El camello se sonrió. La cicatriz del labio parecía fluir de la nada, como un tallo muerto que buscase el rostro y dejase a la vista la porcelana descascarillada de su dentadura. Mantuvo los cinco dedos alzados, con fría insistencia. Sus dedos, como una rúbrica de púas diabólicas, parecían ahondar aquella especie de tenebrosidad iluminada que, dejando su imagen en la sombra, procedía del patio.

-¡Cuatro, joder, y date por bien pagado- Exclamó Andrés.

-¿Y la mercancía?- Se inquietó Patonia.

El de la cicatriz, sin hablar, frotó el dedo gordo con el índice.

-¡Si, sí, el dinero! ¡No te jode!- Rebuscaba Andrés en su pantalón los billetes que ya había apartado de antemano- Pero queremos ver la mercancía, tío. Nada de jueguecitos.

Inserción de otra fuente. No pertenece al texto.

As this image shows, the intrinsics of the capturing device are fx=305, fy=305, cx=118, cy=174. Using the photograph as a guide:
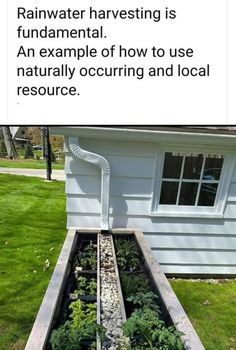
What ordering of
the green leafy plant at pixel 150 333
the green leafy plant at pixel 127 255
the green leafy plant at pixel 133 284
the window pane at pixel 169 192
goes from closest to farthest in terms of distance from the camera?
1. the green leafy plant at pixel 150 333
2. the green leafy plant at pixel 133 284
3. the green leafy plant at pixel 127 255
4. the window pane at pixel 169 192

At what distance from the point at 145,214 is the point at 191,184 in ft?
2.69

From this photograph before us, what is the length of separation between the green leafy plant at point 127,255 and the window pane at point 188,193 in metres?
1.05

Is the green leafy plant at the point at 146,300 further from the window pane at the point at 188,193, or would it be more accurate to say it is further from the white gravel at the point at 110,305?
the window pane at the point at 188,193

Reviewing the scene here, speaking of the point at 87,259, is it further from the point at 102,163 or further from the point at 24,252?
the point at 24,252

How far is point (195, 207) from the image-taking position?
4.64 meters

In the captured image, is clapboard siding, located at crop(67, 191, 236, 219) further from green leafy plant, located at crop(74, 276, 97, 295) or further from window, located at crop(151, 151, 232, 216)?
green leafy plant, located at crop(74, 276, 97, 295)

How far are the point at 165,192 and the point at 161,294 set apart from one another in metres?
2.05

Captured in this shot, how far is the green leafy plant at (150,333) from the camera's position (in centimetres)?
192

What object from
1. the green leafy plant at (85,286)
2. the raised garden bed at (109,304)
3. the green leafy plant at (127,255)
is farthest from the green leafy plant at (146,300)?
the green leafy plant at (127,255)

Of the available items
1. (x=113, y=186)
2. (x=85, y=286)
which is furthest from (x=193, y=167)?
(x=85, y=286)

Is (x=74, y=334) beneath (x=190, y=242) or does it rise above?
above

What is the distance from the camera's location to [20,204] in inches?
327
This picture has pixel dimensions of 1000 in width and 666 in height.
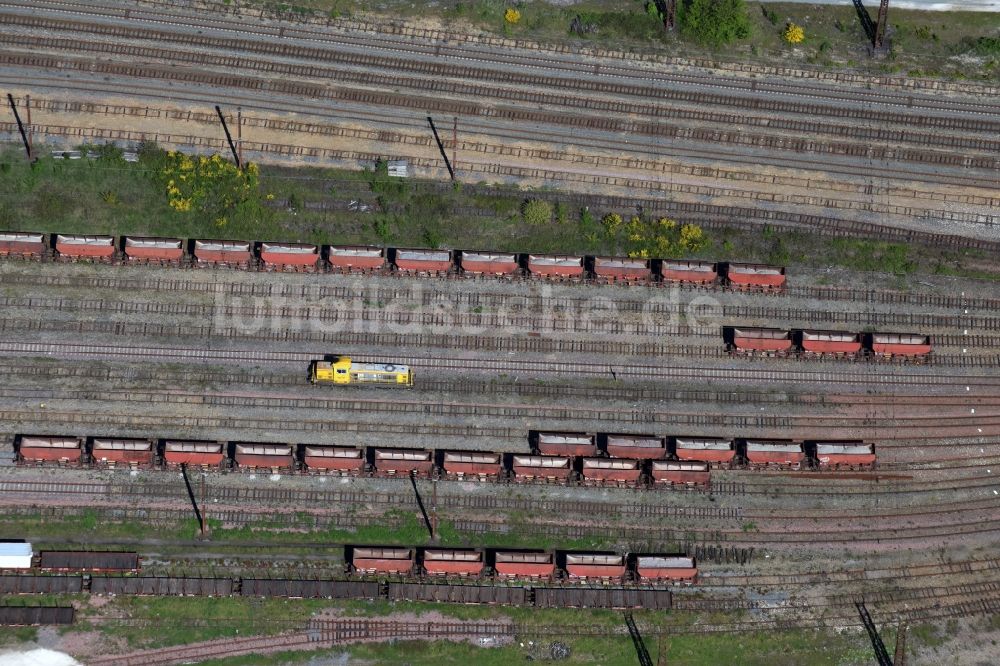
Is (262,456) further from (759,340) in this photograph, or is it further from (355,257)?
(759,340)

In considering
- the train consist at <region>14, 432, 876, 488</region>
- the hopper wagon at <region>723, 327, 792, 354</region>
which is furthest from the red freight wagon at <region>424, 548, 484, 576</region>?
the hopper wagon at <region>723, 327, 792, 354</region>

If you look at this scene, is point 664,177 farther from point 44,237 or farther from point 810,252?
point 44,237

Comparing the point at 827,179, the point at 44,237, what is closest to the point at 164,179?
the point at 44,237

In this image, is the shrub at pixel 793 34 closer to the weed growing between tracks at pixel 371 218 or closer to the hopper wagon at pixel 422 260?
the weed growing between tracks at pixel 371 218

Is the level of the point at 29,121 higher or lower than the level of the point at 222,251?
higher

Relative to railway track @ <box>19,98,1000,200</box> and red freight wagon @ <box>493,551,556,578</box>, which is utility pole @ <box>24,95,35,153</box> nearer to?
railway track @ <box>19,98,1000,200</box>

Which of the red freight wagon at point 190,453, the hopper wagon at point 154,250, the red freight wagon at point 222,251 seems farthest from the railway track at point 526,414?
the red freight wagon at point 222,251

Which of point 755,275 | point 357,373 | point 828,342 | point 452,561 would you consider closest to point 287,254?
point 357,373
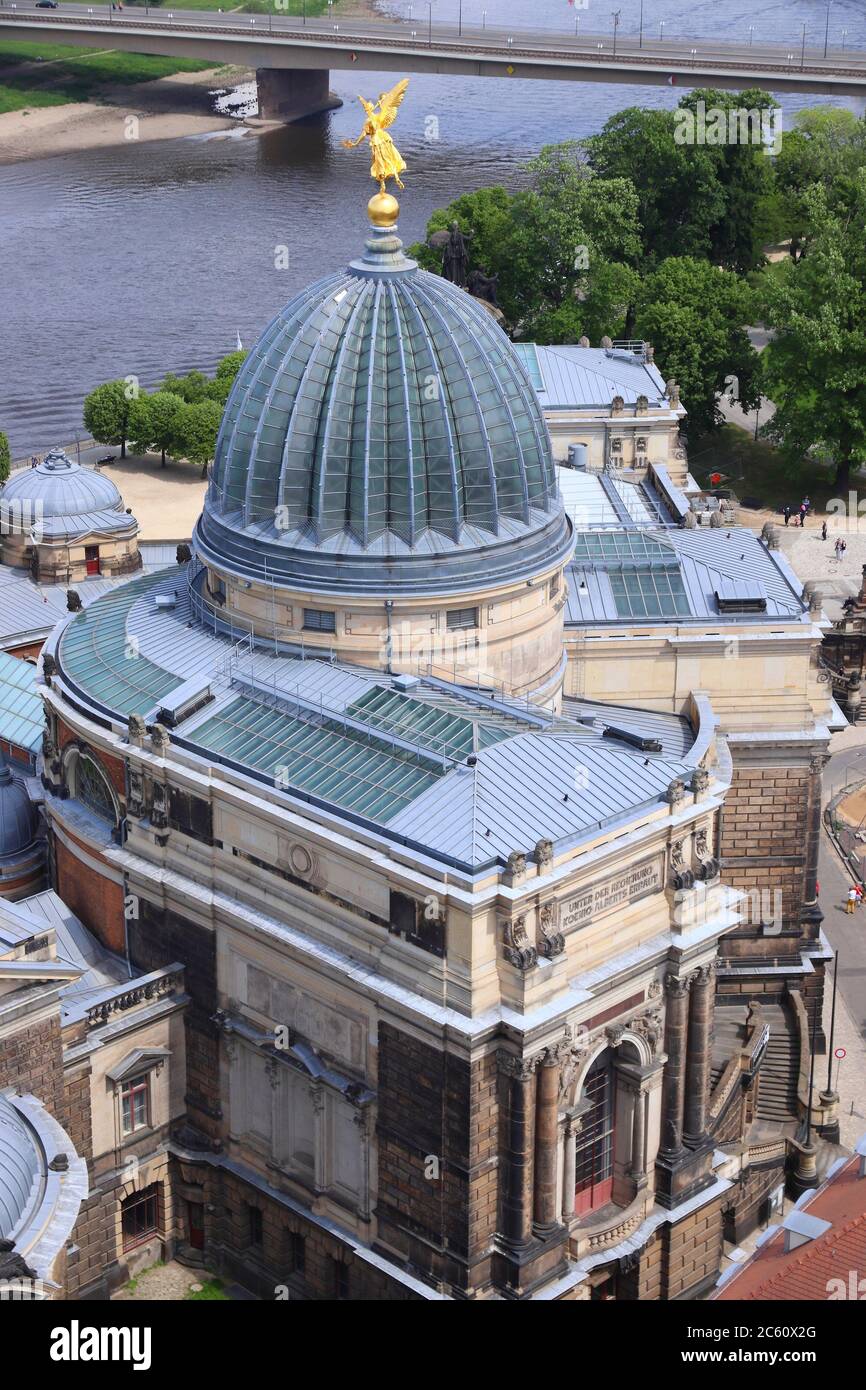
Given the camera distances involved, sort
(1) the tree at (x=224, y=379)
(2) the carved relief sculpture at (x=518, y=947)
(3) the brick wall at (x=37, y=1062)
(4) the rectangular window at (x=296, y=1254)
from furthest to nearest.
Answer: (1) the tree at (x=224, y=379)
(4) the rectangular window at (x=296, y=1254)
(3) the brick wall at (x=37, y=1062)
(2) the carved relief sculpture at (x=518, y=947)

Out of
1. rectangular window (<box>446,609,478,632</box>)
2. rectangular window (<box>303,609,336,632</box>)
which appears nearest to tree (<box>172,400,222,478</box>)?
rectangular window (<box>303,609,336,632</box>)

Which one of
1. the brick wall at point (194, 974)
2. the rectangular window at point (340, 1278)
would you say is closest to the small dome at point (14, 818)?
the brick wall at point (194, 974)

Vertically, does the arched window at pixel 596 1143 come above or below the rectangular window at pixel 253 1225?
above

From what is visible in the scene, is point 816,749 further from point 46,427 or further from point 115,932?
point 46,427

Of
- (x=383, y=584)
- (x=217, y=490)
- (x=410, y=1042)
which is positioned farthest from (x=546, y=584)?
(x=410, y=1042)

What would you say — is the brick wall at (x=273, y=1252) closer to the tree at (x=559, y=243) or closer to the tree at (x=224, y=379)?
the tree at (x=224, y=379)

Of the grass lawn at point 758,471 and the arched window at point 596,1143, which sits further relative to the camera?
the grass lawn at point 758,471

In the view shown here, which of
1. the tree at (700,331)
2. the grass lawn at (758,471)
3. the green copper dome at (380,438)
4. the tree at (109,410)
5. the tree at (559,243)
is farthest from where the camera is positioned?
the tree at (559,243)

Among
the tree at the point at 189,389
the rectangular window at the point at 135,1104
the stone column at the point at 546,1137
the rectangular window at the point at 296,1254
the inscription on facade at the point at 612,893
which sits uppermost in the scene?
the inscription on facade at the point at 612,893
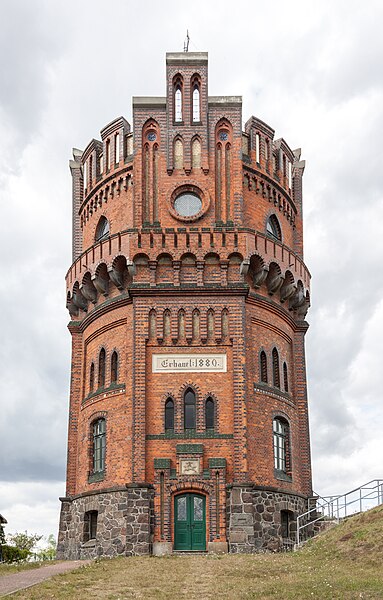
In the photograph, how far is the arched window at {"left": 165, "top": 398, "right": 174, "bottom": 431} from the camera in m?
29.0

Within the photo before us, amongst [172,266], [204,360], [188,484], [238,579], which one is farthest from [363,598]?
[172,266]

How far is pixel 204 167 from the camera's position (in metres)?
31.8

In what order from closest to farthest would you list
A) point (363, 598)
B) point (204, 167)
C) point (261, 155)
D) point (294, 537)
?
point (363, 598)
point (294, 537)
point (204, 167)
point (261, 155)

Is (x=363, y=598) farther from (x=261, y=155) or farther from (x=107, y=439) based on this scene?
(x=261, y=155)

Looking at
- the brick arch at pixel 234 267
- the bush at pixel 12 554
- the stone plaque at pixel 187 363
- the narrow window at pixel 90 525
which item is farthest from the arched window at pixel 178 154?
the bush at pixel 12 554

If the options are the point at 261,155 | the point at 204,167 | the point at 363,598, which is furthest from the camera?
the point at 261,155

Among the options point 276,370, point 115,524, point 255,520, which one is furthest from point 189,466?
point 276,370

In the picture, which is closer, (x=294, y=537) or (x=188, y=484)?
(x=188, y=484)

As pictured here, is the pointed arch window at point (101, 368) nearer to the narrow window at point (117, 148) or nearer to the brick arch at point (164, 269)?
the brick arch at point (164, 269)

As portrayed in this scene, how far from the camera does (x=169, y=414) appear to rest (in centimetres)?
2912

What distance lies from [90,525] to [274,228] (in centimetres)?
1419

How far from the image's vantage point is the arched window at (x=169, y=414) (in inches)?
1140

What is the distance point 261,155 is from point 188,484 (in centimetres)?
1414

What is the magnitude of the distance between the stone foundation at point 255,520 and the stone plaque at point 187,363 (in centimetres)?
440
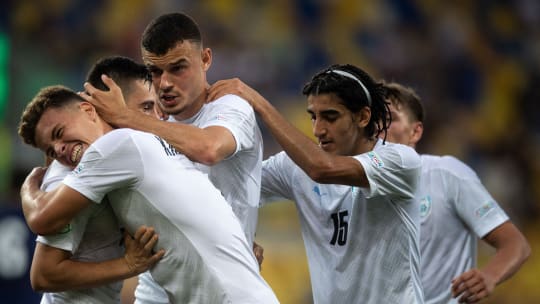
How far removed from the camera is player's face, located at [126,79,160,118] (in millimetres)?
4699

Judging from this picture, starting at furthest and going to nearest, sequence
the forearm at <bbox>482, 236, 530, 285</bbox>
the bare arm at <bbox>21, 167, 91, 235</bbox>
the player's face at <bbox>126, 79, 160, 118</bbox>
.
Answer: the forearm at <bbox>482, 236, 530, 285</bbox>, the player's face at <bbox>126, 79, 160, 118</bbox>, the bare arm at <bbox>21, 167, 91, 235</bbox>

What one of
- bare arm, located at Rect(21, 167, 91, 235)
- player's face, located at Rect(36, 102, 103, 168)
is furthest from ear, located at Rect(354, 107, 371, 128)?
bare arm, located at Rect(21, 167, 91, 235)

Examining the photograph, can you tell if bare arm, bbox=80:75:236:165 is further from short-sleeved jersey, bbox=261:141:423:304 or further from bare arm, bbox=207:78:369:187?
short-sleeved jersey, bbox=261:141:423:304

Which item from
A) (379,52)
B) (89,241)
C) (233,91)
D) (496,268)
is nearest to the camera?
(89,241)

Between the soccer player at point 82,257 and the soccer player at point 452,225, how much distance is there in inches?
86.9

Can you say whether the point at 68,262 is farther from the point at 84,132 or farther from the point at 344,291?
the point at 344,291

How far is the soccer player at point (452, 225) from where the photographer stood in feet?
17.4

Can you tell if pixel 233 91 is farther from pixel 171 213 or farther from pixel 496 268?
pixel 496 268

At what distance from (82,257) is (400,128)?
2.49 metres

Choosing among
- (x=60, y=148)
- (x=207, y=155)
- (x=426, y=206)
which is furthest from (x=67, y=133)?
(x=426, y=206)

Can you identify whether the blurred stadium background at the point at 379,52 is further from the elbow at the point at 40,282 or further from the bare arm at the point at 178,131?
the elbow at the point at 40,282

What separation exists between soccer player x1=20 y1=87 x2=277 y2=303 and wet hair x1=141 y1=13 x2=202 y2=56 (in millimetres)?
806

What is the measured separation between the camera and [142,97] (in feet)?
15.5

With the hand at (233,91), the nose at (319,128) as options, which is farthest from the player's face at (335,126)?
the hand at (233,91)
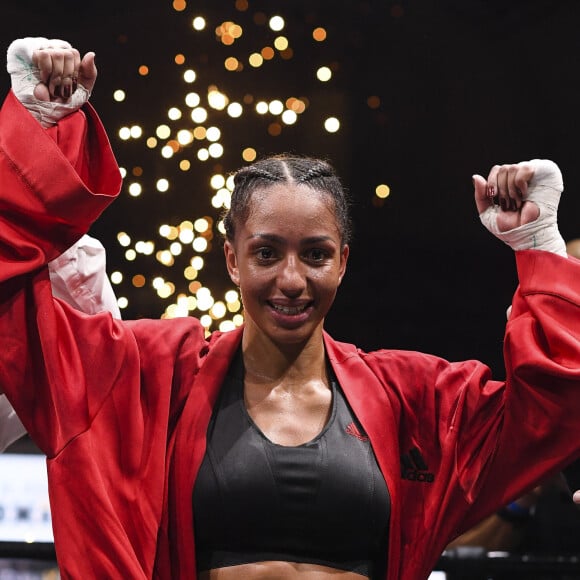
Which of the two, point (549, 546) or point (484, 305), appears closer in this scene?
point (549, 546)

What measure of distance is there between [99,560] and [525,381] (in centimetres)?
68

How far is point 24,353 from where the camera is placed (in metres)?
1.41

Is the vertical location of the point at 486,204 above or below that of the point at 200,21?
below

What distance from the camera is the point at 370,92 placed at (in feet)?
10.1

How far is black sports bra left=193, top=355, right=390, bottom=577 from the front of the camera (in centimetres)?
145

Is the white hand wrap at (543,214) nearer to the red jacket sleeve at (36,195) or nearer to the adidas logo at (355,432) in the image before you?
the adidas logo at (355,432)

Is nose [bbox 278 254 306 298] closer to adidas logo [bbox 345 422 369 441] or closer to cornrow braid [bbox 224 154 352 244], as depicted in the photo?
cornrow braid [bbox 224 154 352 244]

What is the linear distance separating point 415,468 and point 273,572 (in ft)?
0.99

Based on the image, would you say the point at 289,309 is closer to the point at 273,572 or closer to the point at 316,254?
the point at 316,254

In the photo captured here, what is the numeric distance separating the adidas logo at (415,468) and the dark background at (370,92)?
5.21 ft

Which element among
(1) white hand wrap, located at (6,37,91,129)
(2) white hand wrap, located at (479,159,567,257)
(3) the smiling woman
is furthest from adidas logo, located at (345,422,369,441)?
(1) white hand wrap, located at (6,37,91,129)

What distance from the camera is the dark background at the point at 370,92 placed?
2975 mm

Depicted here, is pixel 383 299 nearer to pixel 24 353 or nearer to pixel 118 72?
pixel 118 72

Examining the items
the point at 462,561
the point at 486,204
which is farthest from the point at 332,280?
the point at 462,561
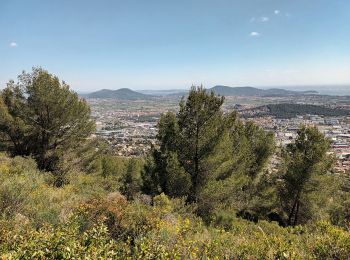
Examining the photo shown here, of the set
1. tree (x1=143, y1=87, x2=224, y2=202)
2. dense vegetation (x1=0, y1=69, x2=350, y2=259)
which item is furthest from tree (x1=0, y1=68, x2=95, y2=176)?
tree (x1=143, y1=87, x2=224, y2=202)

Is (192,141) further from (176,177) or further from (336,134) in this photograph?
(336,134)

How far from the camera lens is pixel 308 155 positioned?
12984 millimetres

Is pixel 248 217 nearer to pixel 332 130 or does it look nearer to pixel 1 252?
pixel 1 252

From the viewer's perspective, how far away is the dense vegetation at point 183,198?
3717 mm

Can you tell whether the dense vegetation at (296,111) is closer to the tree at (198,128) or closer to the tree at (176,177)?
the tree at (198,128)

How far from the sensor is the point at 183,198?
8938mm

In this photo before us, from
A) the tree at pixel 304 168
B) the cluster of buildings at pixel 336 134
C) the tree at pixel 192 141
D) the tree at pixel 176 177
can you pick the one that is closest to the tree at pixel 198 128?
the tree at pixel 192 141

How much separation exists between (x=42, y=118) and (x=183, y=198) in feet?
29.1

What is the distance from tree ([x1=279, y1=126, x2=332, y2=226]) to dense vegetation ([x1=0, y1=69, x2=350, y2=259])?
5 cm

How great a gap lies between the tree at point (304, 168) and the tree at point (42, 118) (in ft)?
34.4

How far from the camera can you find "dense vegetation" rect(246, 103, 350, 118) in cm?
11359

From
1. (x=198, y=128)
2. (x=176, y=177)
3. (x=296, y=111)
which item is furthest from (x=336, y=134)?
(x=176, y=177)

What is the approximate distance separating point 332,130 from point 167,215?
86080 mm

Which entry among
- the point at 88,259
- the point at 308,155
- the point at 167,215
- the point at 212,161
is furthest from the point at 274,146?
the point at 88,259
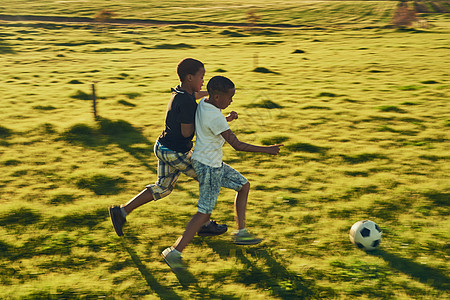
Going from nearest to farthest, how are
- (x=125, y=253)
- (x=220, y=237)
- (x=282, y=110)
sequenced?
(x=125, y=253), (x=220, y=237), (x=282, y=110)

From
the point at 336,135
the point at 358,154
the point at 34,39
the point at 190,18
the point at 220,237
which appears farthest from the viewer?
the point at 190,18

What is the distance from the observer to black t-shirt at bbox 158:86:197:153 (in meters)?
4.43

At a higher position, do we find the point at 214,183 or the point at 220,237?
the point at 214,183

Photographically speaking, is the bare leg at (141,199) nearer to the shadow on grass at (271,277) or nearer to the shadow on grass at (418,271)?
the shadow on grass at (271,277)

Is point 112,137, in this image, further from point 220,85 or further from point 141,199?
point 220,85

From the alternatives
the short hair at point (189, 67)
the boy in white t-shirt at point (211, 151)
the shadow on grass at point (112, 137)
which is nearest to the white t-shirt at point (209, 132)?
the boy in white t-shirt at point (211, 151)

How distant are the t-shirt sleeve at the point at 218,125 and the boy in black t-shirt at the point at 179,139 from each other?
9.8 inches

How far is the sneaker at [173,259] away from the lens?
4480 mm

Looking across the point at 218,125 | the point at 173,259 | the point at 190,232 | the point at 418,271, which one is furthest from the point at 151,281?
the point at 418,271

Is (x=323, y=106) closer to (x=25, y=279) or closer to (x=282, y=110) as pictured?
(x=282, y=110)

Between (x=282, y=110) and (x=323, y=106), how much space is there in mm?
1123

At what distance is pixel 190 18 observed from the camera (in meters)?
50.1

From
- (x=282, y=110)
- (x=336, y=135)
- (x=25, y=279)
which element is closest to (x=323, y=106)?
(x=282, y=110)

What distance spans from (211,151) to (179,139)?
0.36m
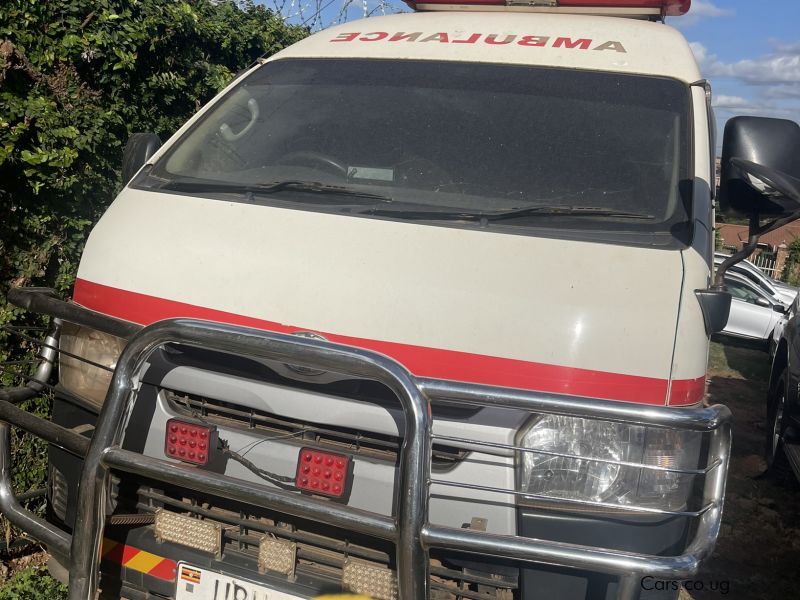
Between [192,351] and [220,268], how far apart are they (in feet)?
0.95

Apareció un pequeño envoltorio: un papelillo de forma cuadrada en las manos del magrebí. Pero siguió frotándose los dedos, en espera del dinero.

-Cuatro- Insistió Andrés. Entonces el otro le pegó un empujón tan tremendo que el joven Cruz aterrizó en el suelo de tierra.

-¡¡La madre...!!

-¡Espera, tú, tío, no te vayas, ... que te damos los cinco!- Le conminó Patonia mientras Andrés se alzaba del suelo- “¿Llevas los cuatro ahí?” – Veló su voz dirigiéndose a su cabreado acompañante.

-¡Venga la mercancía, ... te damos los cinco! – Le dijo al camello, cogiendo los cuatro billetes de Andrés, que apenas se veían en la oscuridad.

Y rápida como una cobra, arrebató de la mano del de la cicatriz el papelillo blanco con la farlopa, mientras le tiraba el dinero a la cara. Luego echó a correr como una loca, incitando a Andrés a que la siguiera. El camello, que no había tenido tiempo de reaccionar, desbarrando algún exabrupto ininteligible, recogía ahora el dinero del suelo, como una sombra perdida entre aquella especie de pasillo de cementerio que era la callejuela.